• [Obiettivo]
Trascrivi alla lettera le righe che vanno da quella con "Outline anything matching" a quella con "I'll return each mask as SVG.", entrambe comprese. Nella risposta lascia fuori le immagini.

• [Dati forniti]

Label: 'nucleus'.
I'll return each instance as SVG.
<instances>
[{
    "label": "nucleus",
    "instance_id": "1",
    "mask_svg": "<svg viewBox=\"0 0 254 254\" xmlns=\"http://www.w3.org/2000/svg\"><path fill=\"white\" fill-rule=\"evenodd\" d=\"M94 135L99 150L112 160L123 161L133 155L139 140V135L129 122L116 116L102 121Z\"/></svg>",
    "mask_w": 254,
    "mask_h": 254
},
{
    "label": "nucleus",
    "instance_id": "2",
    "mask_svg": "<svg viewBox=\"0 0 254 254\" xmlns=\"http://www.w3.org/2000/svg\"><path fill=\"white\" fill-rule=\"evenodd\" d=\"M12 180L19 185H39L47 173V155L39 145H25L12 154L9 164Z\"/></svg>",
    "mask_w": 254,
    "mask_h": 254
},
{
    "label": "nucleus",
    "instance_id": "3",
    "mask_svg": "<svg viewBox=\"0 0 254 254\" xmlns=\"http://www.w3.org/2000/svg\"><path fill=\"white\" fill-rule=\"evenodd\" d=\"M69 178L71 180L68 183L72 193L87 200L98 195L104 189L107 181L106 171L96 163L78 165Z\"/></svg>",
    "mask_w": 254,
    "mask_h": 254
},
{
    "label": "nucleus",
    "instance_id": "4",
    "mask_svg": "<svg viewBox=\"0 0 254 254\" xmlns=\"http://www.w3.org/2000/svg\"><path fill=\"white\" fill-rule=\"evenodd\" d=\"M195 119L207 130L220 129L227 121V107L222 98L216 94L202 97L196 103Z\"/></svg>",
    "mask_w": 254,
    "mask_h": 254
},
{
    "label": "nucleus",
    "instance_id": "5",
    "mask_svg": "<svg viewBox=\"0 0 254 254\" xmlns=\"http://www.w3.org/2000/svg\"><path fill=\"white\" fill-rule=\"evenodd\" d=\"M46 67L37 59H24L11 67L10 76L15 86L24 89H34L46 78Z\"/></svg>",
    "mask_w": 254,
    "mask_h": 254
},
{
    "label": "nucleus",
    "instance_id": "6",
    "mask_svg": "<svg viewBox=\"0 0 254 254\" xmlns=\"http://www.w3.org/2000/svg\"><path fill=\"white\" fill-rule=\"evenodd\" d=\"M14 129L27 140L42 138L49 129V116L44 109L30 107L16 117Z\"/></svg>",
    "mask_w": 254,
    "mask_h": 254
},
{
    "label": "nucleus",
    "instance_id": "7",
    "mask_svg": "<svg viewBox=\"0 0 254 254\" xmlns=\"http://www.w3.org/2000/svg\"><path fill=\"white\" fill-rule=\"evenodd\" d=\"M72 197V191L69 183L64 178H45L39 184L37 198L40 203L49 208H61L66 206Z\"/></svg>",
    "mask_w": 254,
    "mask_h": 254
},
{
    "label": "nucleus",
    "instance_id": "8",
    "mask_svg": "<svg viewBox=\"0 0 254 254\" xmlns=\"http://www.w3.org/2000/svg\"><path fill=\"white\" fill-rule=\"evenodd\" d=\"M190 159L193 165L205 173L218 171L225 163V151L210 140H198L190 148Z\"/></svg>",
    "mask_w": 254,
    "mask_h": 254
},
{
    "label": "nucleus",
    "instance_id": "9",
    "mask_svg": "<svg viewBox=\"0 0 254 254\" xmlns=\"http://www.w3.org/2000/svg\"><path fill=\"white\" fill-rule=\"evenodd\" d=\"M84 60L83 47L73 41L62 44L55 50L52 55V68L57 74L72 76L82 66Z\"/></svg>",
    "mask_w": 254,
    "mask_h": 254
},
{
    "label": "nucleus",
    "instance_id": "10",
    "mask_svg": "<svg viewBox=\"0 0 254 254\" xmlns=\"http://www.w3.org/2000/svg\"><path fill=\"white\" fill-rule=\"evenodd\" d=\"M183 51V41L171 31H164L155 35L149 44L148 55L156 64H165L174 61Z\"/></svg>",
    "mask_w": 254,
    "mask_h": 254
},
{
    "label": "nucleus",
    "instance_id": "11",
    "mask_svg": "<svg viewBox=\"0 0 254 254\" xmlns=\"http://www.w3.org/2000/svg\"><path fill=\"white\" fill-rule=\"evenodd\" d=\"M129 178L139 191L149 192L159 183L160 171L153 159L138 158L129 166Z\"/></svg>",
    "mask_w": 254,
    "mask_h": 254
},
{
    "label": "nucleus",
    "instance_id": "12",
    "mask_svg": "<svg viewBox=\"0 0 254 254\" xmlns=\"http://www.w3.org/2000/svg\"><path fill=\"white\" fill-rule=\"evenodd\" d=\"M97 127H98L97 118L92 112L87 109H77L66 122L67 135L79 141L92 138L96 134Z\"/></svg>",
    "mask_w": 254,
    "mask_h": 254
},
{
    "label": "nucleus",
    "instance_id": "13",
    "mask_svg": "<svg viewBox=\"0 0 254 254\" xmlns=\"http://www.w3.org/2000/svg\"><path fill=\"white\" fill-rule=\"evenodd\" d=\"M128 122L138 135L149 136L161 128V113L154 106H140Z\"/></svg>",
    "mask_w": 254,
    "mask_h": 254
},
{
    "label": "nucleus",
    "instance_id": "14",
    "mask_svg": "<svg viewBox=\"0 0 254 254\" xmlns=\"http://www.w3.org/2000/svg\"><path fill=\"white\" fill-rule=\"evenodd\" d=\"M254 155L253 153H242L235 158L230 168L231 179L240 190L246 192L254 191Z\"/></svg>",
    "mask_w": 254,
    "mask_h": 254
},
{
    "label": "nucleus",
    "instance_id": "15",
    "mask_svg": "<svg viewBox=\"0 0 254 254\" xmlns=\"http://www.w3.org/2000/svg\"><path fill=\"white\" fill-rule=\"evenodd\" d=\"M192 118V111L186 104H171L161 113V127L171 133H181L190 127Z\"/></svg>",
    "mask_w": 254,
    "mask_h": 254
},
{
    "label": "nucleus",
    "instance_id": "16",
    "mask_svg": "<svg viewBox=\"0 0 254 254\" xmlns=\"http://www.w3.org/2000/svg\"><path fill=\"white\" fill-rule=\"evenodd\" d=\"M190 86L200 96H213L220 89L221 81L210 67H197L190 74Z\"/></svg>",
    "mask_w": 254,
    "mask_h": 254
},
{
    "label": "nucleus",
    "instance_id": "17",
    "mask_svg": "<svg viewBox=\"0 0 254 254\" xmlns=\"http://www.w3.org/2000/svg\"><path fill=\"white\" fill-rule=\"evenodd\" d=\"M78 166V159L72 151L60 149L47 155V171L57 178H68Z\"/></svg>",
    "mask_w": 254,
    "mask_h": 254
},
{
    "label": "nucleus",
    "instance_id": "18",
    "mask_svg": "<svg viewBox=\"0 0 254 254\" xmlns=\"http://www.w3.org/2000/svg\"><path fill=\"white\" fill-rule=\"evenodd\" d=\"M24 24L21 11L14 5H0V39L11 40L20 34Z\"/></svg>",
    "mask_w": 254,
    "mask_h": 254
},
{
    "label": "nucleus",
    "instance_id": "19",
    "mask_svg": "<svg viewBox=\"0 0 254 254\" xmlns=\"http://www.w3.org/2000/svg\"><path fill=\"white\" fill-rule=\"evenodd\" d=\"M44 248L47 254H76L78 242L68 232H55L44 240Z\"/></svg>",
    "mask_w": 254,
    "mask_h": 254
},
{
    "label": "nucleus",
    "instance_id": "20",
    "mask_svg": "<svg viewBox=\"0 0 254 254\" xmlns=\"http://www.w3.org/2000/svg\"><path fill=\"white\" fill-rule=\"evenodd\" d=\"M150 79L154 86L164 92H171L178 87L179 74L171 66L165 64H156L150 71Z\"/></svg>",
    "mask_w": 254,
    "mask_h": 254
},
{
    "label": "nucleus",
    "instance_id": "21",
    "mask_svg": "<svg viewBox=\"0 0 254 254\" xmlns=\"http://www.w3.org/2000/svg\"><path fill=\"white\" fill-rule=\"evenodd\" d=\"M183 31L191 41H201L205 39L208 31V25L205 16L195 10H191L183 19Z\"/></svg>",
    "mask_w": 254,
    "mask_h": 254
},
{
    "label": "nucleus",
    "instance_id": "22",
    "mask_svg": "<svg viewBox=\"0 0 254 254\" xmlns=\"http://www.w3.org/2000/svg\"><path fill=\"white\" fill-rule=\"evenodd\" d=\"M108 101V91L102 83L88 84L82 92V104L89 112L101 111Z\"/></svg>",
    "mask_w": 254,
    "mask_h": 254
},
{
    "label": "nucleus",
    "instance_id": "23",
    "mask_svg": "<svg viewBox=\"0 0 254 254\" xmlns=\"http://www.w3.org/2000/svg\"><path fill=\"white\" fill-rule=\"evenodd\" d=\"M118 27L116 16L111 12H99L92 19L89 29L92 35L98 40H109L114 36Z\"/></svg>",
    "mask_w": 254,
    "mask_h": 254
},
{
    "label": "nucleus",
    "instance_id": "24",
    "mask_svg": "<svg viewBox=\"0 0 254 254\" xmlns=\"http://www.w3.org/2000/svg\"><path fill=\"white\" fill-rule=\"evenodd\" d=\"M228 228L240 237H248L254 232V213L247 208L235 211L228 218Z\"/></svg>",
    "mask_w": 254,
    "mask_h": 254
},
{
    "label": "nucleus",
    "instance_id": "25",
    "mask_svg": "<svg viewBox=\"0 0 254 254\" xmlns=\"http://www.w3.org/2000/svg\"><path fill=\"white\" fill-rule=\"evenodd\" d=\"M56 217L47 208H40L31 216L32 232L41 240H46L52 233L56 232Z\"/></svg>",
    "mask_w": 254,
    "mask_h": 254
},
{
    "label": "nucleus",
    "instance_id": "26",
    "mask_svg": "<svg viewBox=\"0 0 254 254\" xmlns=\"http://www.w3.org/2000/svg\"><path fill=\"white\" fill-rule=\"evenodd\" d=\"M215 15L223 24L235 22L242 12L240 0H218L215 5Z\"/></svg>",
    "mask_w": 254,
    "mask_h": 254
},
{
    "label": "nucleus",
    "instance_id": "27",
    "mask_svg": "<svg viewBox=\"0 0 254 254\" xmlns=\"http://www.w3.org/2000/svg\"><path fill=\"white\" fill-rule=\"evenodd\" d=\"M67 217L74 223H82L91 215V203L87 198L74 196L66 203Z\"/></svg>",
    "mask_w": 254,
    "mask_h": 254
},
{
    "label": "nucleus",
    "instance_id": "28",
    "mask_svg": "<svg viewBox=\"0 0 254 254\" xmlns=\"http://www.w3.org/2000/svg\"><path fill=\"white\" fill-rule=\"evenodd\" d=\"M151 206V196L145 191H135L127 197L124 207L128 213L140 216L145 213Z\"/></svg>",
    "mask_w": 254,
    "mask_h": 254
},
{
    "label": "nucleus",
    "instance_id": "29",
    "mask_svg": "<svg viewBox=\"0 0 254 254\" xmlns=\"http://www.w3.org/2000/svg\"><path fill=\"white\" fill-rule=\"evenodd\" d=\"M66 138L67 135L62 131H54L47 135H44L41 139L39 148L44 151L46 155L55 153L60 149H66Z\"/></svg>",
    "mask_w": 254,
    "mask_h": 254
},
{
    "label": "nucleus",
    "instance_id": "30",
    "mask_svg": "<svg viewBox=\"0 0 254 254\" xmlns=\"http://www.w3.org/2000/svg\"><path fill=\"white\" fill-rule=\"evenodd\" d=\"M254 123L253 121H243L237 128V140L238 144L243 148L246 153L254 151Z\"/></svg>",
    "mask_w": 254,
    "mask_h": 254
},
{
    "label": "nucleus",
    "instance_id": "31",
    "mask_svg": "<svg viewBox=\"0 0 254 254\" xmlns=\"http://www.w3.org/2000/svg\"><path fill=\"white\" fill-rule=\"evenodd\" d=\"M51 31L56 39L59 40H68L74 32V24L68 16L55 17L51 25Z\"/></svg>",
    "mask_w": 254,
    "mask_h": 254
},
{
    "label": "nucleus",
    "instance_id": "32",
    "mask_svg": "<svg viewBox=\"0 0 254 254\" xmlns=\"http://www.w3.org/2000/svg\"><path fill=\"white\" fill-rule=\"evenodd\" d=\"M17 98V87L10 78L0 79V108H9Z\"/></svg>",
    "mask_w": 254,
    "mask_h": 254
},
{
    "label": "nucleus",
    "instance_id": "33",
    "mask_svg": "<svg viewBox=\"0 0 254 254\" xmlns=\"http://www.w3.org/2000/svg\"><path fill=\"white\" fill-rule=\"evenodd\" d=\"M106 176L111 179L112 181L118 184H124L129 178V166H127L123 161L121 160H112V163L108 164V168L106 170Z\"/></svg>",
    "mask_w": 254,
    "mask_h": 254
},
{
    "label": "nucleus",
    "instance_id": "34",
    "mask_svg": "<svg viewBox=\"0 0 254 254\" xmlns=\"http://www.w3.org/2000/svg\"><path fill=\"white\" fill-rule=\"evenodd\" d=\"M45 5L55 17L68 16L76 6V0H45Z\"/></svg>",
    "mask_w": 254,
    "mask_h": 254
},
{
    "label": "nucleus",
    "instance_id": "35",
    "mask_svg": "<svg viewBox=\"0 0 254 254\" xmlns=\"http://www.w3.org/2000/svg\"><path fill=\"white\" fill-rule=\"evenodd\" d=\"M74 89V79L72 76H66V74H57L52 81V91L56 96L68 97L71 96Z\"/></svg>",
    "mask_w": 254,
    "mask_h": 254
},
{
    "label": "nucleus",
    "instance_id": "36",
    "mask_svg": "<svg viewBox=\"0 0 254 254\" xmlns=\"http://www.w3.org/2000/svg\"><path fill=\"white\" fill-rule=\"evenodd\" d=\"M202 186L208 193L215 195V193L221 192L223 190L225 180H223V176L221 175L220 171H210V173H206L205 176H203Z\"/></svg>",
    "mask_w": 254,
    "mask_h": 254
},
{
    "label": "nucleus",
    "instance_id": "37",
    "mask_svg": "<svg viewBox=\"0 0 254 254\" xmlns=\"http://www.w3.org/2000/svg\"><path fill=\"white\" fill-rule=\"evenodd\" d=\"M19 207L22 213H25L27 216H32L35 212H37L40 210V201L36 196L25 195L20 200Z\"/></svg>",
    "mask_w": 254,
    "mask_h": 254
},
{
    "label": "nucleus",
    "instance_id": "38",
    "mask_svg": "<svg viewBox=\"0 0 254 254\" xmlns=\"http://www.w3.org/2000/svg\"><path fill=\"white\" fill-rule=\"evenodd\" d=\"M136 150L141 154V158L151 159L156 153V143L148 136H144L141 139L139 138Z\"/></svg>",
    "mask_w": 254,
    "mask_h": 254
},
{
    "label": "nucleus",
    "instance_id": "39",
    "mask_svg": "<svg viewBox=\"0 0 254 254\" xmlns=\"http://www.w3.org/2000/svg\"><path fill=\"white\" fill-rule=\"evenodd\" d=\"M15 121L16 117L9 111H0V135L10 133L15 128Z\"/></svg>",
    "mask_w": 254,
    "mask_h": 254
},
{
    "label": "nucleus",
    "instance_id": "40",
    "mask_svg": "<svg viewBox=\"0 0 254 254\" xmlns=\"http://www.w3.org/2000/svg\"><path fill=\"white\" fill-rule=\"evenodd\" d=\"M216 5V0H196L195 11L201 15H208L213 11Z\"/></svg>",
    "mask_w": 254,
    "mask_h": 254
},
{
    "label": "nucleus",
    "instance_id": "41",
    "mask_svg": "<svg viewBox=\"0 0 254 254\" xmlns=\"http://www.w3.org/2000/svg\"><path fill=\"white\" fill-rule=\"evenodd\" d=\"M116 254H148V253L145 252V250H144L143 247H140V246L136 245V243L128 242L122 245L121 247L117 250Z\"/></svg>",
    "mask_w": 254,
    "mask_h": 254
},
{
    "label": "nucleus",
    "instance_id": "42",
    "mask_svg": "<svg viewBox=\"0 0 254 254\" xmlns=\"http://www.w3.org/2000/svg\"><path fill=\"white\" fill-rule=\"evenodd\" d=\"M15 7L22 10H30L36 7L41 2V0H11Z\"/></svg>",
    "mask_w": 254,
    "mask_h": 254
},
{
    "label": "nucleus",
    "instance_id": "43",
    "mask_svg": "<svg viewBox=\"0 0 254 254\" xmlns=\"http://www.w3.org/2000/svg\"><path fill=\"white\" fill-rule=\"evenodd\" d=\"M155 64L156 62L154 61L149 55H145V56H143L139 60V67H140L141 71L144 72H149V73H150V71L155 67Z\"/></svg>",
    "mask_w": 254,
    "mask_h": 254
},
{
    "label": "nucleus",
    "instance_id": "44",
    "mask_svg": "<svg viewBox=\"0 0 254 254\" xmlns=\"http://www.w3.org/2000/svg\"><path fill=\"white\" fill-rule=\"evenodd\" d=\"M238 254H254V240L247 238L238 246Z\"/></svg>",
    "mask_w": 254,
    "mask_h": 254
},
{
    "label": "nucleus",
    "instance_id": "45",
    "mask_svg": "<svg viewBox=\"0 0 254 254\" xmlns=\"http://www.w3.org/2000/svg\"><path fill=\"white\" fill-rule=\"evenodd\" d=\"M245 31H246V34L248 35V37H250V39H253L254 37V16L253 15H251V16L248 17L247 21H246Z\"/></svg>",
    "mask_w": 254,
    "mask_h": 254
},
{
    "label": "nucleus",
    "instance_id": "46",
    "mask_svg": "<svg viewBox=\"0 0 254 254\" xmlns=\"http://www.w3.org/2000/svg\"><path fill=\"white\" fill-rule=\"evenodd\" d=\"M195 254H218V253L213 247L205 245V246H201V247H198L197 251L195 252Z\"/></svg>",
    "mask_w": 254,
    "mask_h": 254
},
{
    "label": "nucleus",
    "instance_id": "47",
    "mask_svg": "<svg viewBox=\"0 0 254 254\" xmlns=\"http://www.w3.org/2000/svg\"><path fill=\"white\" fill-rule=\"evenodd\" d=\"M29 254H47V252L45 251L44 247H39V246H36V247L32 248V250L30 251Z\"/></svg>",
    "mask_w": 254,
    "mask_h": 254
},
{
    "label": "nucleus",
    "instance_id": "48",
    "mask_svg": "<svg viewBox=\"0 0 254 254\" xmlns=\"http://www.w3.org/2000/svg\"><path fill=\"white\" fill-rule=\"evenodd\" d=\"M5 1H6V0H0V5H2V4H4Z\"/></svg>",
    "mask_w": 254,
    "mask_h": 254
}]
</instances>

--

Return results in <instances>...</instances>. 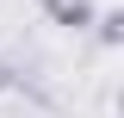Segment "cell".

==

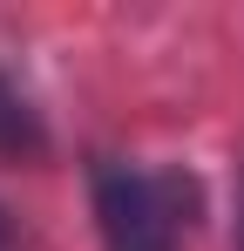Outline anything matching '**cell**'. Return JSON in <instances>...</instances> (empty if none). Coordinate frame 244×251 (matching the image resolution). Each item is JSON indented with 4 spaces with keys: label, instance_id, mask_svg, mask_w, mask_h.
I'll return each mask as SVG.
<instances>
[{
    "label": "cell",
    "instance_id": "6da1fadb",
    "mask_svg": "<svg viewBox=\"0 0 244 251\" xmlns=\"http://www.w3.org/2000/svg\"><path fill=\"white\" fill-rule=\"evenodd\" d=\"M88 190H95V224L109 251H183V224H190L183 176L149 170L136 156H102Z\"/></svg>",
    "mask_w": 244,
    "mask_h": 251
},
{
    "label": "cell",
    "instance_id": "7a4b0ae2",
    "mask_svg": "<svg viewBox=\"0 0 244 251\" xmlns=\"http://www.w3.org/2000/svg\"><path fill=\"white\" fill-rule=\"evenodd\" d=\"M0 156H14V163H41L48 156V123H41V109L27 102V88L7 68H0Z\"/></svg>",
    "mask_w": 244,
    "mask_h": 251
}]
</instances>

• [Soluzione]
Outline anything matching '**cell**'. Return JSON in <instances>...</instances> (empty if none). Coordinate frame 244×251 (matching the image resolution). Each item is JSON indented with 4 spaces with keys: label, instance_id, mask_svg, mask_w, mask_h.
I'll return each mask as SVG.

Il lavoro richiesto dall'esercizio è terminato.